MONITORING_SCRIPT_DIR="$HOME/monitoring-scripts"

# hostname
MY_HOST=`hostname`

if [[ -x "$MONITORING_SCRIPT_DIR/host-scripts/$MY_HOST" ]]; then
  outfile=`mktemp`
  time $MONITORING_SCRIPT_DIR/host-scripts/$MY_HOST > $outfile
  if [[ $? != 0 ]] || [[ "$1" == "test" ]]; then
    if [[ "$1" == "test" ]]; then
        echo "Alert triggered by test run" >> $outfile
    fi
    send-host-alert "file://${outfile}"
  fi
  rm $outfile
else
  echo 'nothing to do!'
fi

The send-host-alert script is a wrapper around the AWS CLI:

#! /usr/bin/env nix-shell
#! nix-shell -i bash -p awscli

# aws config
AWS_PROFILE="monitoring"
AWS_TOPIC_ARN="arn:aws:sns:eu-west-1:197544591260:host-notifications"

aws sns publish \
  --profile "${AWS_PROFILE}" \
  --topic-arn "${AWS_TOPIC_ARN}" \
  --subject "Alert: $(hostname)" \
  --message "$1"

Host-specific scripts

These aren’t terribly interesting, or useful to anyone other than me, so I’ll just give an example rather than going through each one.

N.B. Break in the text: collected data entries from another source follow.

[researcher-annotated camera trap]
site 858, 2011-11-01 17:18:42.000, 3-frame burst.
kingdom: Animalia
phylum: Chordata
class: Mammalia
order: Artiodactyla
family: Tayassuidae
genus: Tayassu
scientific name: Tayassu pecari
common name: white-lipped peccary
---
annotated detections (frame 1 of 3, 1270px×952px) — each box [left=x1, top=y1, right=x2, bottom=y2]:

On nyarlathotep, my file server, I use ZFS with mirrored drives. If one drive fails, I have a reasonable chance of being able to power off the machine, get a replacement drive, and swap out the dead one; all before the remaining drive fails. So the script for nyarlathotep checks that the ZFS pool is healthy.

It looks like this:

#!/usr/bin/env bash

if [[ "`zpool status -x`" != "all pools are healthy" ]]; then
  zpool status
  exit 1
fi

Monitoring automation

The script runs hourly, triggered by a systemd timer which is defined in my NixOS configuration:

#############################################################################
## Monitoring
#############################################################################

systemd.timers.monitoring-scripts = {
  wantedBy = [ "timers.target" ];
  timerConfig = {
    OnCalendar = config.services.monitoring-scripts.OnCalendar;
  };
};

systemd.services.monitoring-scripts = {
  description = "Run monitoring scripts";
  serviceConfig.WorkingDirectory = config.services.monitoring-scripts.WorkingDirectory;
  serviceConfig.ExecStart = "${pkgs.zsh}/bin/zsh --login -c ./monitor.sh";
  serviceConfig.User = config.services.monitoring-scripts.User;
  serviceConfig.Group = config.services.monitoring-scripts.Group;
};

The working directory, user, group, and frequencies are all configurable. nyarlathotep overrides the frequency, to only run every 12 hours. This is because if I’m at work and one of my hard drives at home fails I don’t want to get a text message every hour which I can’t do anything about.